IAS Fellow at Ustinov College, Durham University (January – March 2019)

Jurriaan Huskens is Professor of Supramolecular Chemistry and Nanotechnology, and Chair of the Molecular NanoFabrication group at the MESA+ Institute for Nanotechnology at the University of Twente, The Netherlands. After obtaining his PhD at the Delft University of Technology in 1994, he pursued his postdoctoral studies with A. Dean Sherry (University of Texas at Dallas) and Manfred T. Reetz (Max-Planck-Institut für Kohlenforschung, Mülheim an der Ruhr, Germany), after which he became Assistant Professor in the group of David N. Reinhoudt at the University of Twente, The Netherlands, in 1998. From 2005 – 2008, he was Program Director “Nanofabrication” at the MESA+ Institute for Nanotechnology, leading a joint research program between research groups ranging from chemistry and physics to micro engineering. He was appointed full Professor “Molecular Nanofabrication” in 2005. Present research interests encompass: functional molecular layers at interfaces, supramolecular materials, multivalency, biosensing, nanofabrication, and solar fuels. He is a recipient of the Gold Medal 2007 of the Royal Netherlands Chemical Society.

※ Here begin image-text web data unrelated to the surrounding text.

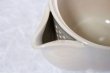 Photo10: Hagi yaki ware Japanese tea pot Hime L kyusu pottery tea strainer 420ml (10)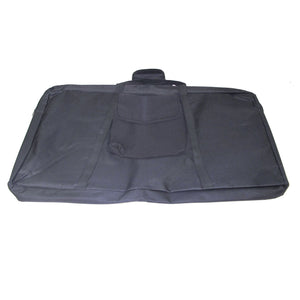 Redmon Large Rubber Precision Digital Pet Weight Scale with Carrier Tote Bag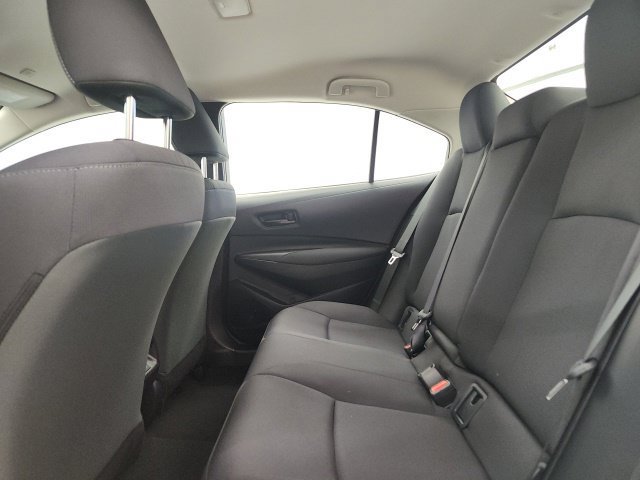 Certified 2027 Toyota Corolla LE FWD image 25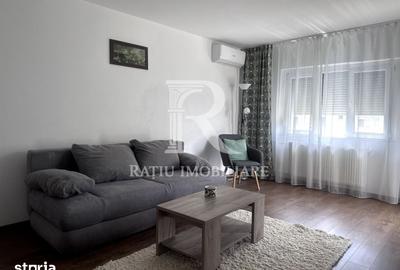 Apartament cu 2 camere decomandat în Nufărul - 3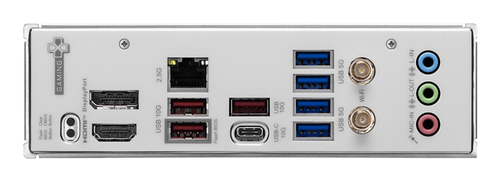 MSI MSI B850 GAMING PLUS WIFI6E B850 GAMING PLUS WIFI6E — pilt 5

He is (co)author of approx. 350 refereed research papers and three patents.

Over the past decade, Professor Huskens has explored concepts and principles of multivalent interactions. Such interactions occur widely in biological systems, where many processes and interactions occur at interfaces. For instance, the interaction of the influenza virus with an epithelial cell in the host that the virus aims to infect is a textbook example of a multivalent interaction. Not only the binding itself is important, but even more so the dynamic process by which the interaction is being formed and by which it develops further, in the case of influenza leading to uptake (endocytosis) of the virus by the host cell. Chemical model systems are essential to provide a more systematic and quantitative approach to the understanding of multivalent interactions. Professor Huskens has been pioneering such model systems, and contributed to their fundamental understanding (see, e.g.,J. Am. Chem. Soc. 2004, 126, 6784). Recently, he edited a book called Multivalency: Concepts, Research & Applications (Wiley, 2018).

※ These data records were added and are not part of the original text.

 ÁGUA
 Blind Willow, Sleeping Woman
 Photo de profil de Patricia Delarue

On a more practical side, technology needs to be developed to study multivalent interactions, and to employ the concepts of multivalency in devices, for example for bio-sensing purposes. As a result, many techniques have been developed and explored by Professor Huskens over the years, many of which in close collaboration with scientists from a variety of backgrounds, such as physics, electronics, and engineering. In collaboration with Durham’s Professor Kislon Voitchovsky (Physics), the aim will be to design and test a chemical platform, ultimately to be implemented in a microfluidic device, to bind exosomes, which can be viewed as biomarkers to diagnose cancer, by specific and multivalent interactions.

The study of molecular and biomolecular systems and processes can create images that have esthetic value, showing symmetry and symmetry breaking, life-like dynamics, etc., that may resonate with scientists and artists of different disciplines. Throughout his career, Professor Huskens has been fascinated by these visual elements, their beauty, and the often simple laws and numbers that underlie their often more complex expression. As an example, a two-dimensional membrane is a beautifully symmetric biological object, and when zooming in on it, it is not evident which side is inside the cell and which outside. The interaction of a particle, be it an exosome or virus, disrupts the symmetry and causes a dynamic process, for example endocytosis, by which the membrane starts to first interact and then completely engulf the particle. Professor Huskens hopes to arouse the interest from visual artists and many others, not in the least young people and the general public.